● Exercise prompt: Set down each entry from the block beneath, exactly as written.

[Excerpts from a dataset]
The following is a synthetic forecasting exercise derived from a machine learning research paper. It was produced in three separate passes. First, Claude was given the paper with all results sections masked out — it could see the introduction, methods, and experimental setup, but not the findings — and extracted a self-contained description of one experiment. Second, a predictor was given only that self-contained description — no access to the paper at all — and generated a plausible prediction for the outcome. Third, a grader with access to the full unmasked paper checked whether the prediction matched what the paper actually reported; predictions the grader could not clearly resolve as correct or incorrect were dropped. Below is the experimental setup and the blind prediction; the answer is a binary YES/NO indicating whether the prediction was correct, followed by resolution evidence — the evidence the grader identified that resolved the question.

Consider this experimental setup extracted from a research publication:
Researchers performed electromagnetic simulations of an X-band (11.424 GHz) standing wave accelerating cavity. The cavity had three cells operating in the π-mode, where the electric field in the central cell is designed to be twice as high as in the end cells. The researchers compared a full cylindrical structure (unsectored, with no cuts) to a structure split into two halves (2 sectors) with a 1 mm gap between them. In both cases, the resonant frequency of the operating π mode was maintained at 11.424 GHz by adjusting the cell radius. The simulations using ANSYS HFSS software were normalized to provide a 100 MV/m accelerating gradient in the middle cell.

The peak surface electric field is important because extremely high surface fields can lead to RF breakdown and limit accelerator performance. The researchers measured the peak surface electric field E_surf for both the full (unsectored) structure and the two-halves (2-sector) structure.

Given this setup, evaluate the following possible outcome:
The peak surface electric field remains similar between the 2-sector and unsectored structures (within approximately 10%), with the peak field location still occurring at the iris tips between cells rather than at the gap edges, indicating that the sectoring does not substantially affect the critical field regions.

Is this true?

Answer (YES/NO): NO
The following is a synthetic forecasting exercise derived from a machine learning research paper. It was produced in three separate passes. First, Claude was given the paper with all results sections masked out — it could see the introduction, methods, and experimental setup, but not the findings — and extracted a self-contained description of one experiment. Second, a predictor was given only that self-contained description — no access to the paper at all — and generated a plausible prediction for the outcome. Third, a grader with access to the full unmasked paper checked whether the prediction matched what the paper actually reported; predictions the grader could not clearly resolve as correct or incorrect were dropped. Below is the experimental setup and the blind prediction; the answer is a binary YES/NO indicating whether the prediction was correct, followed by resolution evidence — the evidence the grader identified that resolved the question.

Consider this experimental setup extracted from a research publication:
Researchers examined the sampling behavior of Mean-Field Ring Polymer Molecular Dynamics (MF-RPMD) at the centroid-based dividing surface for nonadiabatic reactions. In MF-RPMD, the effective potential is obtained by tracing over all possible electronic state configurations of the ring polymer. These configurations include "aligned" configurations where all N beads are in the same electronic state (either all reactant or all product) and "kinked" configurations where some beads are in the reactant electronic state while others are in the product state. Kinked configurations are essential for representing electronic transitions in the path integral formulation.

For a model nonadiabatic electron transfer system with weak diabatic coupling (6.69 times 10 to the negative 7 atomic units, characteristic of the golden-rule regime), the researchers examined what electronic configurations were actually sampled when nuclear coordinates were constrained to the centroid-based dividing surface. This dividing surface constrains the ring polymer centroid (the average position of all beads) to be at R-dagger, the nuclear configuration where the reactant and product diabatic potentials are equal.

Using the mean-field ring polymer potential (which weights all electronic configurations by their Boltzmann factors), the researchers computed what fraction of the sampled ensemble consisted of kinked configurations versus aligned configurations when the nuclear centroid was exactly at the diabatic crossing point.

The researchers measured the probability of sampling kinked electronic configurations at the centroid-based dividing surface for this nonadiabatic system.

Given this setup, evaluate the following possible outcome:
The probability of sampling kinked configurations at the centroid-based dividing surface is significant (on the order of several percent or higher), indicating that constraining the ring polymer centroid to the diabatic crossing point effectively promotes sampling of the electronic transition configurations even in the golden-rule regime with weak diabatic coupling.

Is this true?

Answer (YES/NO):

● Task result:
The following is a synthetic forecasting exercise derived from a machine learning research paper. It was produced in three separate passes. First, Claude was given the paper with all results sections masked out — it could see the introduction, methods, and experimental setup, but not the findings — and extracted a self-contained description of one experiment. Second, a predictor was given only that self-contained description — no access to the paper at all — and generated a plausible prediction for the outcome. Third, a grader with access to the full unmasked paper checked whether the prediction matched what the paper actually reported; predictions the grader could not clearly resolve as correct or incorrect were dropped. Below is the experimental setup and the blind prediction; the answer is a binary YES/NO indicating whether the prediction was correct, followed by resolution evidence — the evidence the grader identified that resolved the question.

Consider this experimental setup extracted from a research publication:
Researchers performed electromagnetic simulations of an X-band (11.424 GHz) standing wave accelerating cavity. The cavity had three cells operating in the π-mode, where the electric field in the central cell is designed to be twice as high as in the end cells. The researchers compared a full cylindrical structure (unsectored, with no cuts) to a structure split into two halves (2 sectors) with a 1 mm gap between them. In both cases, the resonant frequency of the operating π mode was maintained at 11.424 GHz by adjusting the cell radius. The simulations using ANSYS HFSS software were normalized to provide a 100 MV/m accelerating gradient in the middle cell.

The peak surface electric field is important because extremely high surface fields can lead to RF breakdown and limit accelerator performance. The researchers measured the peak surface electric field E_surf for both the full (unsectored) structure and the two-halves (2-sector) structure.

Given this setup, evaluate the following possible outcome:
The peak surface electric field remains similar between the 2-sector and unsectored structures (within approximately 10%), with the peak field location still occurring at the iris tips between cells rather than at the gap edges, indicating that the sectoring does not substantially affect the critical field regions.

Is this true?

Answer (YES/NO): NO
The following is a synthetic forecasting exercise derived from a machine learning research paper. It was produced in three separate passes. First, Claude was given the paper with all results sections masked out — it could see the introduction, methods, and experimental setup, but not the findings — and extracted a self-contained description of one experiment. Second, a predictor was given only that self-contained description — no access to the paper at all — and generated a plausible prediction for the outcome. Third, a grader with access to the full unmasked paper checked whether the prediction matched what the paper actually reported; predictions the grader could not clearly resolve as correct or incorrect were dropped. Below is the experimental setup and the blind prediction; the answer is a binary YES/NO indicating whether the prediction was correct, followed by resolution evidence — the evidence the grader identified that resolved the question.

Consider this experimental setup extracted from a research publication:
Researchers examined the sampling behavior of Mean-Field Ring Polymer Molecular Dynamics (MF-RPMD) at the centroid-based dividing surface for nonadiabatic reactions. In MF-RPMD, the effective potential is obtained by tracing over all possible electronic state configurations of the ring polymer. These configurations include "aligned" configurations where all N beads are in the same electronic state (either all reactant or all product) and "kinked" configurations where some beads are in the reactant electronic state while others are in the product state. Kinked configurations are essential for representing electronic transitions in the path integral formulation.

For a model nonadiabatic electron transfer system with weak diabatic coupling (6.69 times 10 to the negative 7 atomic units, characteristic of the golden-rule regime), the researchers examined what electronic configurations were actually sampled when nuclear coordinates were constrained to the centroid-based dividing surface. This dividing surface constrains the ring polymer centroid (the average position of all beads) to be at R-dagger, the nuclear configuration where the reactant and product diabatic potentials are equal.

Using the mean-field ring polymer potential (which weights all electronic configurations by their Boltzmann factors), the researchers computed what fraction of the sampled ensemble consisted of kinked configurations versus aligned configurations when the nuclear centroid was exactly at the diabatic crossing point.

The researchers measured the probability of sampling kinked electronic configurations at the centroid-based dividing surface for this nonadiabatic system.

Given this setup, evaluate the following possible outcome:
The probability of sampling kinked configurations at the centroid-based dividing surface is significant (on the order of several percent or higher), indicating that constraining the ring polymer centroid to the diabatic crossing point effectively promotes sampling of the electronic transition configurations even in the golden-rule regime with weak diabatic coupling.

Is this true?

Answer (YES/NO):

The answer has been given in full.